■ DATA PROVIDED
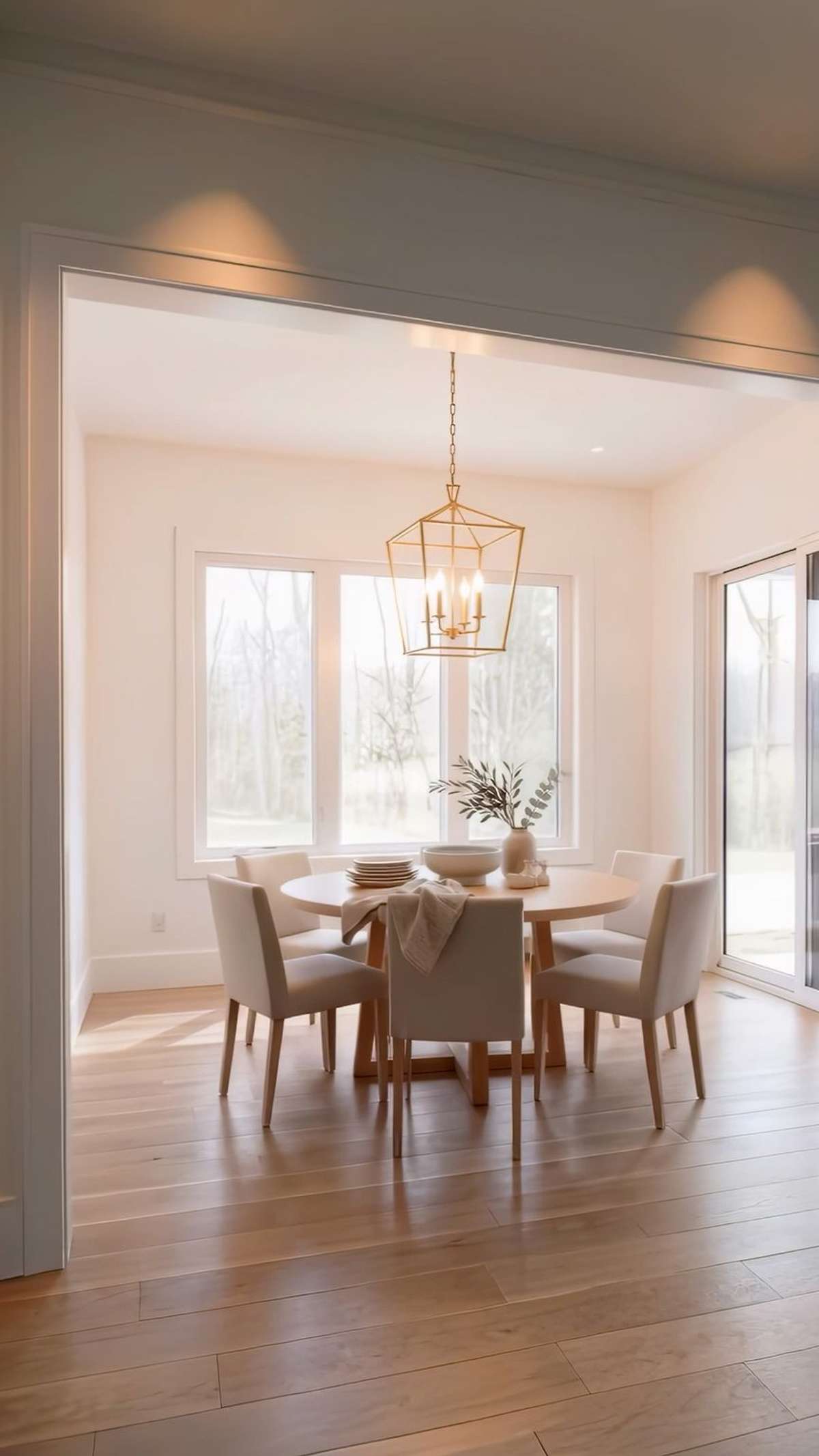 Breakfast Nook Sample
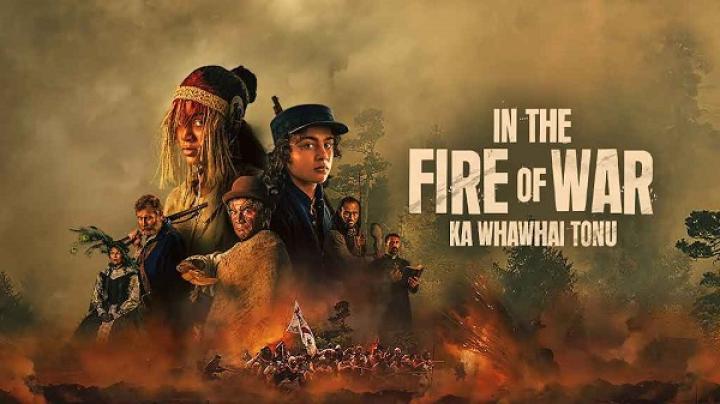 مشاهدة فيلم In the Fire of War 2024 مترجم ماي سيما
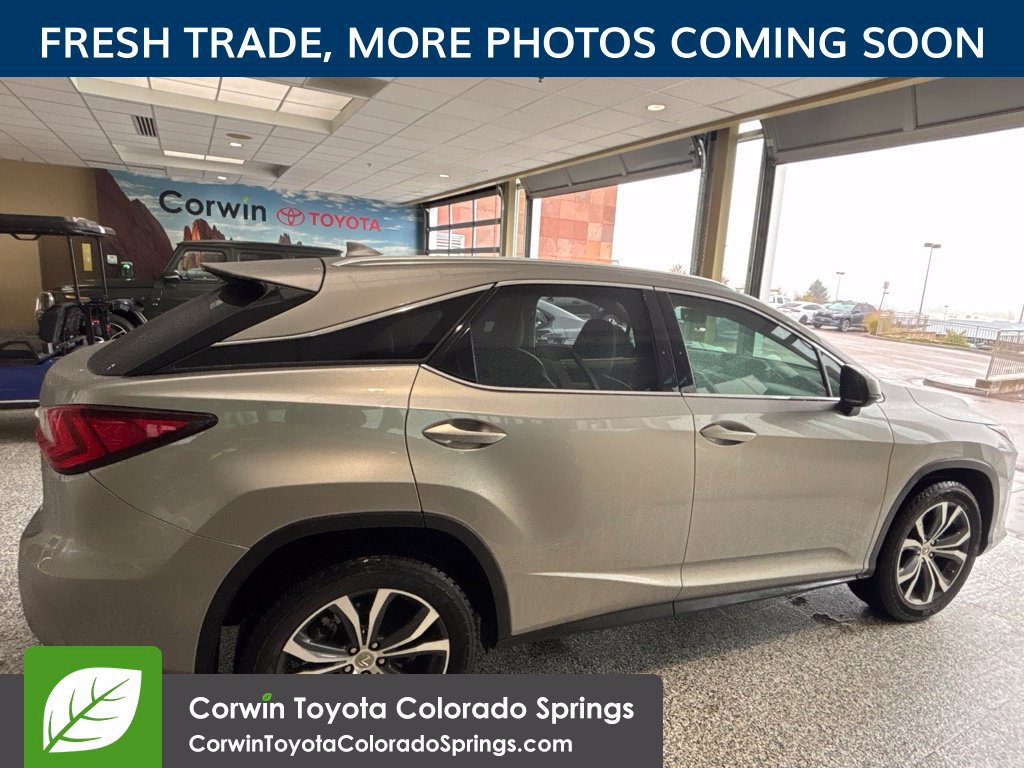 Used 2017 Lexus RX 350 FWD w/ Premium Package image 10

■ EXERCISE PROMPT
Restate the listing word for word and drop the pictures.

■ EXERCISE ANSWER
 Breakfast Nook Sample
 مشاهدة فيلم In the Fire of War 2024 مترجم ماي سيما
 Used 2017 Lexus RX 350 FWD w/ Premium Package image 10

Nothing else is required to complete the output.